Abortionists routinely use ultrasounds for determining the age of the baby they are aborting and for planning abortion procedures, but intensely oppose allowing the women who come to them to view the images for themselves. A Live Action investigation last year found that 65 out of 68 Planned Parenthood locations refused requests to perform ultrasounds for purposes of prenatal care.

This is because ultrasounds have, in the words of Life Issues Institute president Bradley Mattes, “flung open the window to the womb for all to peer in,” providing “undeniable evidence” of preborn humanity that has “turned many hearts and minds” to the pro-life cause. Tacitly admitting the point, left-wing publications such as The Atlantic have attacked ultrasounds for “Advanc[ing] the Idea that a Fetus is a Person.”

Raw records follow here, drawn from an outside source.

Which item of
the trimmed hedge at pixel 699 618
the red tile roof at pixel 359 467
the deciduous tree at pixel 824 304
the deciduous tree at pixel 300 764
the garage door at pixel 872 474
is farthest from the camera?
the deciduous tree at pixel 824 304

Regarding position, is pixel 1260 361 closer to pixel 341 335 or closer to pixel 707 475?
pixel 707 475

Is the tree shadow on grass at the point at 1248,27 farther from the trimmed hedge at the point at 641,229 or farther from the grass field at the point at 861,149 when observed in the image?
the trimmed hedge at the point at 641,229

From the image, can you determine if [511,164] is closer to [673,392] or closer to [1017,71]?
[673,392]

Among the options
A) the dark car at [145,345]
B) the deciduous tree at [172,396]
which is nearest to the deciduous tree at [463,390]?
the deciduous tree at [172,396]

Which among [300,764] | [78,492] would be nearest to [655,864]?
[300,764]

Evidence suggest that pro-lifers’ hopes and abortion supporters’ fears are well-founded.

Save the Storks, which provides free ultrasound services to pregnancy centers via its Stork Moblie Medical Units, says that four out of five women who enter one of their vehicles ultimately chooses life. A similar group, ICU Mobile, has said that its ultrasounds have convinced 56% of women who had already decided on abortion to change their mind, and 87% of those who were undecided to choose life. In addition, a 2011 study by Quinnipiac University’s Mark Gius concluded that “ultrasound laws had a very significant and negative effect on the abortion decision.”

Dayton, whose current term expires in January, is not seeking reelection, and Rau looks forward to the opportunity to replace him with a “state executive who will act to protect all of our citizens, including unborn children.”